If you're happy that indexing into a hashset "is" constant time, then you should probably also be happy that comparing integers "is" constant time. If you're not happy with that, then I'd suggest elaborating in your question on the degree to which you care about this kind of thing.

In fact this question seems designed to probe that kind of edge, assuming the upper-case N (length of list) and lower-case n (complexity of algorithm) are meant to denote the same quantity. Maybe that's what you intended!

@IsaacKing it's because counting sort never compares the values of the list against one another, it replaces comparisons with linear time transformations. Here's some rough pseudocode for how it works:

counting_sort(list, k):

# Count items in array

count = array of k + 1 zeros

for v in list:

count[v] += 1

output = []

# Iterate over each entry in count

for i from 0 to len(count):

# Add i to output, count[i] times

for j from 0 to count[i]:

output.append(count[i])

return output

There's a better implementation described on Wikipedia which avoids the nested for loop and is generally more efficient, but also harder to follow. I hope my rough implementation shows how sorting can be done without any comparisons. The original list is transformed into an intermediate representation (the counts) which can then be transformed into a sorted list. The linear time transformations replace the need for comparisons between values.

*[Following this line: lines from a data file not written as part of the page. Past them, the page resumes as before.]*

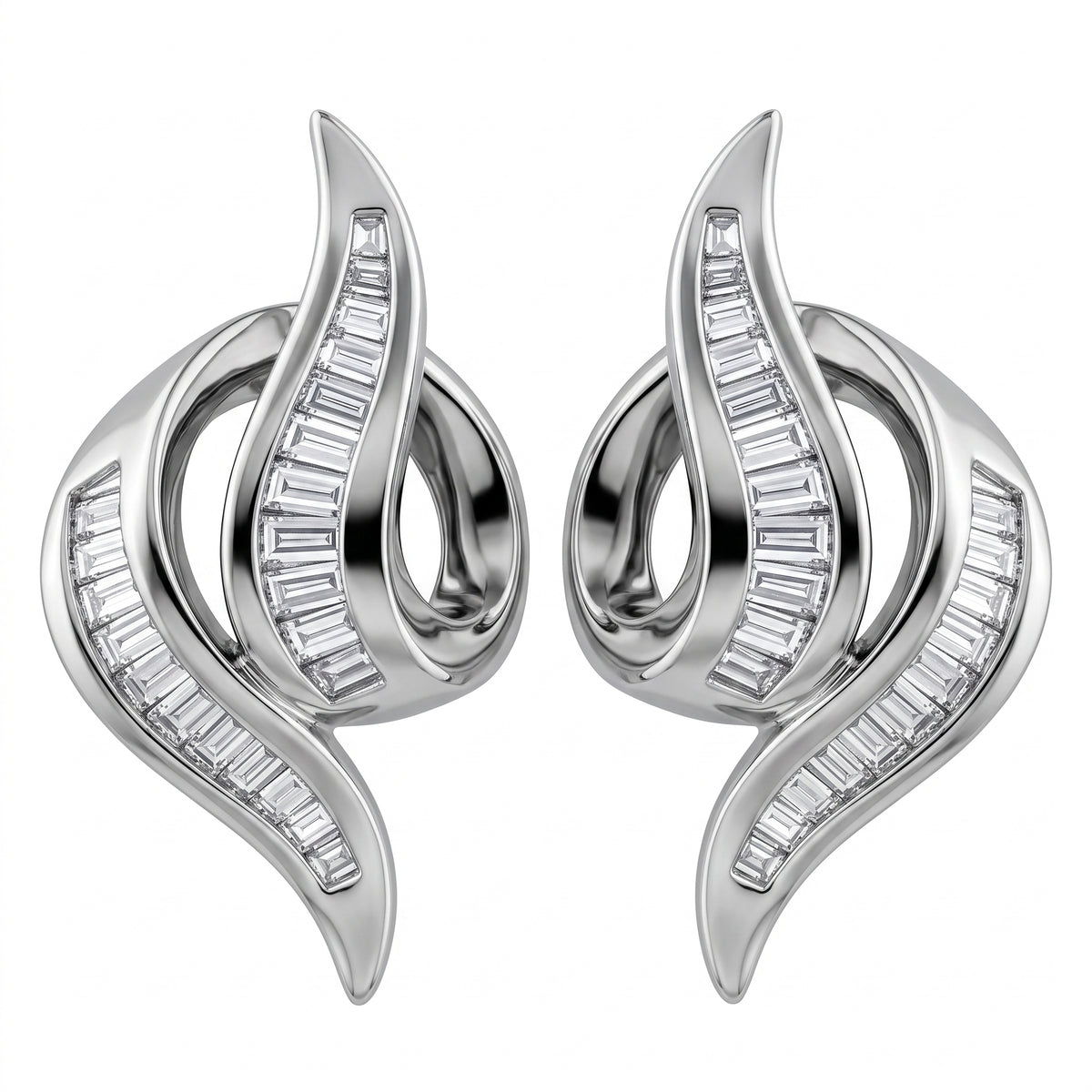 64-Diamond Swirl Channel Clip Earrings in 18K white gold - white background view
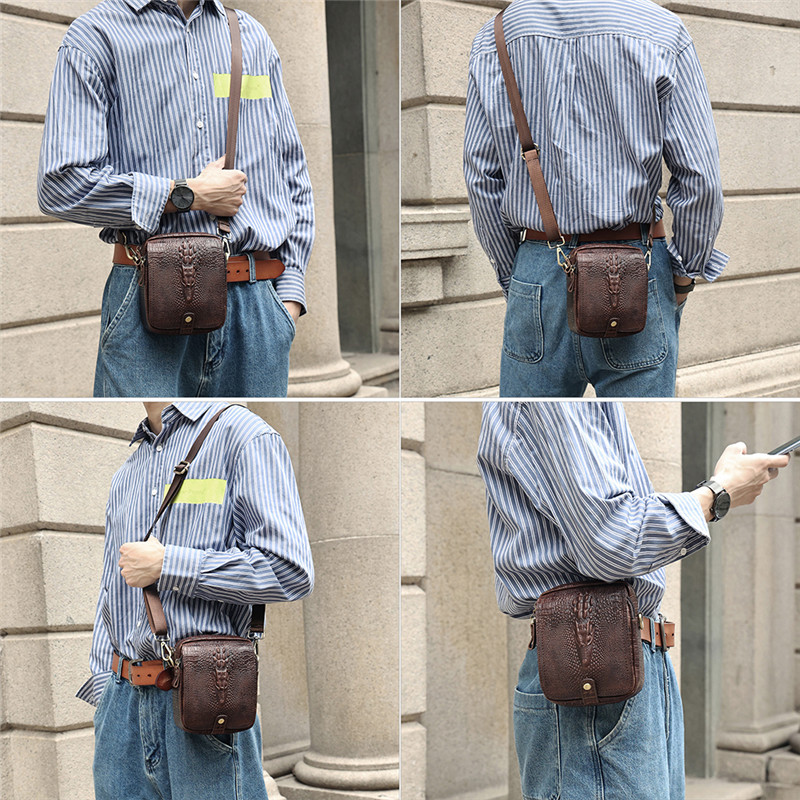 Çanta me rrip shumëfunksional me çantë krokodili me ngulitje nga lëkura e lopës (5)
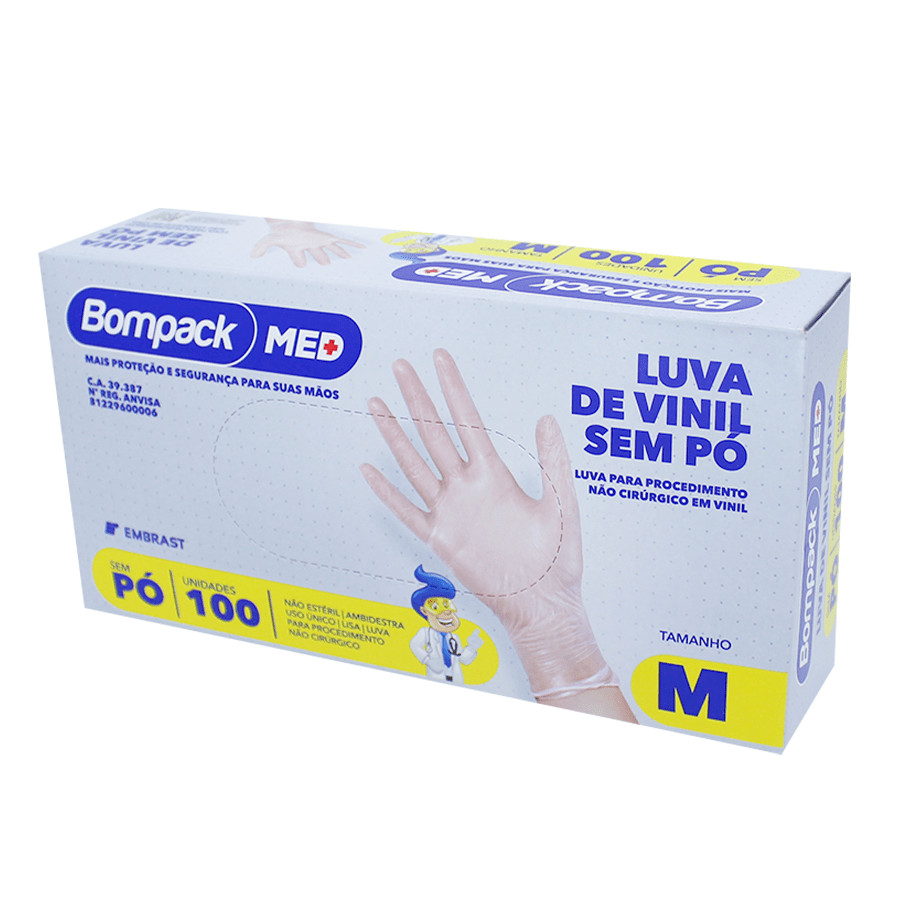 Luva de Vinil M Sem Pó Transparente 100un BOMPACK em Oferta na Shopee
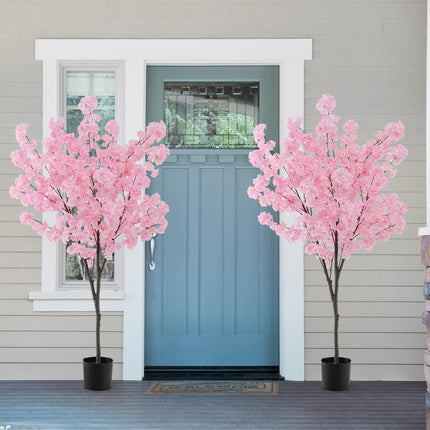 DREAMADE 6.5FT Artificial Cherry Blossom Tree, Faux Sakura Tree w/ 900 Pink Flowers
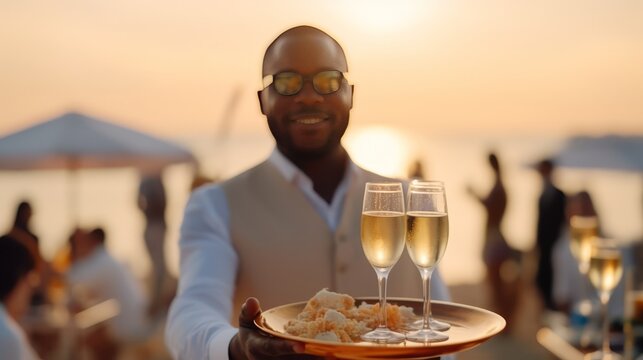 Waiter Serving Champagne, unrecognizable face, focus on champage tray, Summer Beach,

@TonyPepperoni You saw there where you indexed into `count`

using an element from the input list? Strictly speaking that's logarithmic, and you seem to be treating it as constant.

And why is counting sort able to compare numbers at a constant speed rather than proportional to log(k)? Surely it takes longer for a computer to check if two 1 million digit numbers are equal than to check if two 1 digit numbers are equal.

To be clear, counting sort is not *comparing* numbers, it's using them to index into an array of counts.

One of the assumptions for counting sort is that the values can be used to index into an array; either they numbers are in the range 0-n for some suitable n, or they can be bijectively mapped onto that range in constant time.

@PatrickStevens array access is generally considered to be constant time. see e.g. https://cs.stackexchange.com/a/152615

@jcb in this case the items to be sorted are integers from 1 to N, so the bijective map is just index = entry - 1

@jcb Sure, that's why I suggested Isaac clarify exactly how correct to be. After all, if one is concerned that comparing numbers isn't constant-time, then presumably one is not working in a transdichotomous model!